The process responsible for copying data from primary instance to the replica is called replication. You can think of it as ongoing one-direction data transfer constantly operating in the background. Replication serves as the exclusive method for introducing new data to the replica. With replication, we can:
-
Enhance Fault Tolerance: By maintaining identical copies of data on multiple servers, replication improves fault tolerance. If the primary server fails, the replica can seamlessly take over, ensuring continuous availability of data.
-
Scale Read Operations: Replication enables distributing read queries across multiple replicas, reducing the load on the primary server. This scalability enhances the overall performance of the system, especially in read-heavy environments.
-
Support High Availability: With synchronous replication, where transactions are replicated to standby servers before being committed, PostgreSQL ensures high availability and data consistency. In case of primary server failure, standby servers
There are two types of replications
- Logical replication
- Physical replication
Logical replication
Logical replication works differently, it sends only rows changes for committed transactions. Roughly speaking it is somewhat equivalent to replaying same SQL instructions on replica just after it has been executed by primary instance.
Physical replication
Physical replication operates at low binary level by sending whole WAL entries from primary instance to the replica. This form of replication demands binary compatibility between the primary instance and replicas — meaning they must share the same PostgreSQL version and operate under the same operating system.

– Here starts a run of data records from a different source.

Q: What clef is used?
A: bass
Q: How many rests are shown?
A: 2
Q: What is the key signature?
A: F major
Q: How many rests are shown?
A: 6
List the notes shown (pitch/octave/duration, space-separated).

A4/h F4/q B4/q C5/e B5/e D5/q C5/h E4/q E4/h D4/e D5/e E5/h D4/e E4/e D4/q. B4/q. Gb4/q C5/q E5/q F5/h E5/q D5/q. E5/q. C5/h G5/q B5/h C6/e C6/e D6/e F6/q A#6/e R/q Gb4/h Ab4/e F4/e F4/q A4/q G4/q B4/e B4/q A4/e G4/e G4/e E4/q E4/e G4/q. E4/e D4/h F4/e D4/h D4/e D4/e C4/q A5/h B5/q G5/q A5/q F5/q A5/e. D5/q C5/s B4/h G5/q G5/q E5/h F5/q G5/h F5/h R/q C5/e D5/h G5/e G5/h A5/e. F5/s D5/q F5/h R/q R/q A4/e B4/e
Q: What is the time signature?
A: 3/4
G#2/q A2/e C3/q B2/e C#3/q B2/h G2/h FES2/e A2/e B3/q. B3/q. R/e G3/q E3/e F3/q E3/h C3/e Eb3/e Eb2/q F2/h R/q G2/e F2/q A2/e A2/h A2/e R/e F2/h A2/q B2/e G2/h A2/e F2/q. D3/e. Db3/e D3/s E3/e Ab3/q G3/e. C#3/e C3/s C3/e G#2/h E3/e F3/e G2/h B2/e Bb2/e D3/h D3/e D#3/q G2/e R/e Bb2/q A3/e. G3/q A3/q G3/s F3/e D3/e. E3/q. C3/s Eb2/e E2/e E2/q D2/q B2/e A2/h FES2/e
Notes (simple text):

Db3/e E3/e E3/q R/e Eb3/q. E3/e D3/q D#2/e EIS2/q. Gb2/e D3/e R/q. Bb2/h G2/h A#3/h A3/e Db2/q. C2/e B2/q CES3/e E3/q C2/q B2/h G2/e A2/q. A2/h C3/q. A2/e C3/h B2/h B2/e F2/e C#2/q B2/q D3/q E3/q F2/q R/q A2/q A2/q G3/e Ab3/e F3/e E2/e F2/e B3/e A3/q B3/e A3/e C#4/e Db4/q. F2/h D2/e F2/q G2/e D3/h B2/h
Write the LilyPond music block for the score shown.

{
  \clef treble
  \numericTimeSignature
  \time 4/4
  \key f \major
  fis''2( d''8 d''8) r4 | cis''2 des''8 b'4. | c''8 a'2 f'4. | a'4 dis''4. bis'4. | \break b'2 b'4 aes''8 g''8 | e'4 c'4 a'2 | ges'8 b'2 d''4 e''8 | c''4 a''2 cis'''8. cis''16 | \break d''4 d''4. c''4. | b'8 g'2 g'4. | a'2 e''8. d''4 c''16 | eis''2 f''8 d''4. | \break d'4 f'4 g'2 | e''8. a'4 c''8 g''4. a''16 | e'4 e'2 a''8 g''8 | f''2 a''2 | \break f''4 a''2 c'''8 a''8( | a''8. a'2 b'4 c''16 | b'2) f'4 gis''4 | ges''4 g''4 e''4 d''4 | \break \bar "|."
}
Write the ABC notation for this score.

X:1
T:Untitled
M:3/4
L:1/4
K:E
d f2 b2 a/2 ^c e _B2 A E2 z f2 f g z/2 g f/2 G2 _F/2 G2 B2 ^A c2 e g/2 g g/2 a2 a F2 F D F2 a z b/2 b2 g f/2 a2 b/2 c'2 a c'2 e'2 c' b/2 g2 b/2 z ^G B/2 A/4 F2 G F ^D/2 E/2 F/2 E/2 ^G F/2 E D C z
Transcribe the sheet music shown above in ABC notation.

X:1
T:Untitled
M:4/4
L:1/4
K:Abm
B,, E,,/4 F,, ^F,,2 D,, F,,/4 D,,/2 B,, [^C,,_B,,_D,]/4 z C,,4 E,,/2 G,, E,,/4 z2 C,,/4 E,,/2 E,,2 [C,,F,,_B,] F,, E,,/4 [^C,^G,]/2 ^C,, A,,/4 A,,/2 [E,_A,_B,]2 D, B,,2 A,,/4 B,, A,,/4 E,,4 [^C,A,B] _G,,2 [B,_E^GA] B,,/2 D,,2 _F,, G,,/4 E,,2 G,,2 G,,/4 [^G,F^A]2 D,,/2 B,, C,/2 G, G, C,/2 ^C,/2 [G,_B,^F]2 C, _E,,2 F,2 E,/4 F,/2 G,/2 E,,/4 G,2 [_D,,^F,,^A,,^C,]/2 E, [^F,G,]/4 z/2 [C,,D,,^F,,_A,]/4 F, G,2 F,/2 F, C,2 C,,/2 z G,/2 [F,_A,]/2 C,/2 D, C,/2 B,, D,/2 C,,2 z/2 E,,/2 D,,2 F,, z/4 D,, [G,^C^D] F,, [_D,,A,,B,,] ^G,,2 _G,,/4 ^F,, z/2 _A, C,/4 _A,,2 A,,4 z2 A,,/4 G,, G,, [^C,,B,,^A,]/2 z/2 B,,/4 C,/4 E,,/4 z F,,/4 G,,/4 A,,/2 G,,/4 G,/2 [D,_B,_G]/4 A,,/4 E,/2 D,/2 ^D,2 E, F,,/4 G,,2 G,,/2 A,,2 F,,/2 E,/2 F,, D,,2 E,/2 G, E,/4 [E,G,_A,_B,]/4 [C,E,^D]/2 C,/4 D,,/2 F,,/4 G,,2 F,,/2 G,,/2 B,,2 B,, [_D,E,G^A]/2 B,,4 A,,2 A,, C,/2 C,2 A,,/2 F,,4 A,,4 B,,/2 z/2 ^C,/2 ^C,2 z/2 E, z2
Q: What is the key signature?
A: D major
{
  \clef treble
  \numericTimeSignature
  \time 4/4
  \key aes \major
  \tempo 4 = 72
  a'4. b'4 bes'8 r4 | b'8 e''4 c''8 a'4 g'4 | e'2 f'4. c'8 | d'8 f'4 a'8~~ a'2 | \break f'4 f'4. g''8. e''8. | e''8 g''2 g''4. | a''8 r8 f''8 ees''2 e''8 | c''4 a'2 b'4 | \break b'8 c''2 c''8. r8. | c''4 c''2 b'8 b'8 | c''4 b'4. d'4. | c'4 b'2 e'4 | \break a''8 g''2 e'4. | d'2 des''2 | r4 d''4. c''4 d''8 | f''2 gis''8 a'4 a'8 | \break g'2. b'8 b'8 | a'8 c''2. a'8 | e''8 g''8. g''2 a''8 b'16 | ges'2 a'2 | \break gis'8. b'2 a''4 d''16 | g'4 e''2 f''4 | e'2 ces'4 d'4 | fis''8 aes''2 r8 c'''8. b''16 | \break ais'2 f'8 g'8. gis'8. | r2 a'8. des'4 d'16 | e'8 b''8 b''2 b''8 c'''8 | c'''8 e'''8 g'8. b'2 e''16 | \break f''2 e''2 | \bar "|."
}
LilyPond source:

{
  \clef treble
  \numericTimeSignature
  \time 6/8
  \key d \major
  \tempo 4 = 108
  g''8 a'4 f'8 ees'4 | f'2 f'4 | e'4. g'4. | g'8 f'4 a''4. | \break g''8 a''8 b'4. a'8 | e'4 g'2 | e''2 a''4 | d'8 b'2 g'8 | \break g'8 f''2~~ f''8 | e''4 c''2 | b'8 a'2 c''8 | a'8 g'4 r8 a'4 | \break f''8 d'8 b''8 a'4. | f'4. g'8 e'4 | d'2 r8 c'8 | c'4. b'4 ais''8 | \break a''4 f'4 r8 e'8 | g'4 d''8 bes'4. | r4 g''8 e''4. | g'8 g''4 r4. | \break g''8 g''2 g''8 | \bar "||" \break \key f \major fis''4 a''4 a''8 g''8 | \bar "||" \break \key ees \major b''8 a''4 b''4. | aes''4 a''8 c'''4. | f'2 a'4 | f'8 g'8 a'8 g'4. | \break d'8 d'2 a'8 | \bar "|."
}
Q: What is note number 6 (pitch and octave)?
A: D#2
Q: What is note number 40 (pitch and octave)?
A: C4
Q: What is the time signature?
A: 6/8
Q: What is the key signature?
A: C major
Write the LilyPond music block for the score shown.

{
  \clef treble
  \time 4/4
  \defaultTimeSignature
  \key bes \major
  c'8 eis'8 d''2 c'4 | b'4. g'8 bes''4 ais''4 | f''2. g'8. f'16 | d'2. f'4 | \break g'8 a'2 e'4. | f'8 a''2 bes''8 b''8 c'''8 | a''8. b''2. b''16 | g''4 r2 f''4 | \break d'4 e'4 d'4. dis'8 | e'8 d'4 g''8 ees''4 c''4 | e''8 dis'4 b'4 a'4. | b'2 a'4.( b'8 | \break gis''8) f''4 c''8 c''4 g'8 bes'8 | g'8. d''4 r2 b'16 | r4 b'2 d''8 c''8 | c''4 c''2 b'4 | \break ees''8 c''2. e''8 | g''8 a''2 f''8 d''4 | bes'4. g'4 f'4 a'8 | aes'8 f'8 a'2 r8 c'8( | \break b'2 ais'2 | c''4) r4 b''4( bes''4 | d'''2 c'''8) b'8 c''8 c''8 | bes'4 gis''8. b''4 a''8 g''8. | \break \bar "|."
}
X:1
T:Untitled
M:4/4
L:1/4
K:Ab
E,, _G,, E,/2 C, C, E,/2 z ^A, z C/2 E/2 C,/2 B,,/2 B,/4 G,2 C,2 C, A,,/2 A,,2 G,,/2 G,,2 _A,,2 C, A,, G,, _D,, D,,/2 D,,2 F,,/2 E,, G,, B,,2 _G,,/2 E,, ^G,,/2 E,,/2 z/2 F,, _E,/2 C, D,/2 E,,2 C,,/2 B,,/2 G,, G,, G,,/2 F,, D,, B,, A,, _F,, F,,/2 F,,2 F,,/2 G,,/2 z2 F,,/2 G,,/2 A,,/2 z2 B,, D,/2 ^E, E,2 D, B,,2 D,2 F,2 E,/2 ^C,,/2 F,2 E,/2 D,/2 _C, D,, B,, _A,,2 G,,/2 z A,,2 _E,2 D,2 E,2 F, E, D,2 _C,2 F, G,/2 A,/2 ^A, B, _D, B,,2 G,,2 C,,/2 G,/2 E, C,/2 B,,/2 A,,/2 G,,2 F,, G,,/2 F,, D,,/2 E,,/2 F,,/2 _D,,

Let’s create two postgress instances one for primary postgres_primary
one as replica postgres_replica
version: '3.8'
x-postgres-common:
&postgres-common
image: postgres
user: postgres
restart: always
healthcheck:
test: 'pg_isready -U user --dbname=postgres'
interval: 10s
timeout: 5s
retries: 5
services:
postgres_primary:
<<: *postgres-common
ports:
- 5432:5432
environment:
POSTGRES_USER: user
POSTGRES_DB: postgres
POSTGRES_PASSWORD: password
POSTGRES_HOST_AUTH_METHOD: "scram-sha-256\nhost replication all 0.0.0.0/0 md5"
POSTGRES_INITDB_ARGS: "--auth-host=scram-sha-256"
command: |
postgres
-c wal_level=replica
-c hot_standby=on
-c max_wal_senders=10
-c max_replication_slots=10
-c hot_standby_feedback=on
volumes:
- ./00_init.sql:/docker-entrypoint-initdb.d/00_init.sql
postgres_replica:
<<: *postgres-common
ports:
- 5433:5432
environment:
PGUSER: replicator
PGPASSWORD: replicator_password
command: |
bash -c "
until pg_basebackup --pgdata=/var/lib/postgresql/data -R --slot=replication_slot --host=postgres_primary --port=5432
do
echo 'Waiting for primary to connect...'
sleep 1s
done
echo 'Backup done, starting replica...'
chmod 0700 /var/lib/postgresql/data
postgres
"
depends_on:
- postgres_primary
Before we start the server we need to provide access for the replica from primary. We shall do that by below intialization script with file named 00_init.sql
that contains
create user replicator with replication encrypted password 'replicator_password';
select pg_create_physical_replication_slot('replication_slot');
All Set. Lets start our postgress instances
docker-compose up -d
Now, You can create tables in primary and observe the same reflecting in your replica
As WAL already contains all sufficient information it can also be used to organize data transfer from primary instance to the replica. Using data stored in primary instance’s WAL, replica is able to sustain the same state of own data by replaying all changes that are present in the log. That is why PostgreSQL backup/restore process and replication are tightly related.
However, a challenge arises due to the primary instance needing to periodically clear older WAL segments to manage limited disk space. That can potentially cause deletion of the WAL segment that is not replayed by some replica yet (taking into account a replication delay). To deal with this issue replication slots exist.
Replication slot can be thought as an object that tracks replication progress. This object is created at primary instance and a replica connects to it. While replica consumes data from primary instance, replication slot tracks this progress making it safe to delete obsolete and already used WAL segments.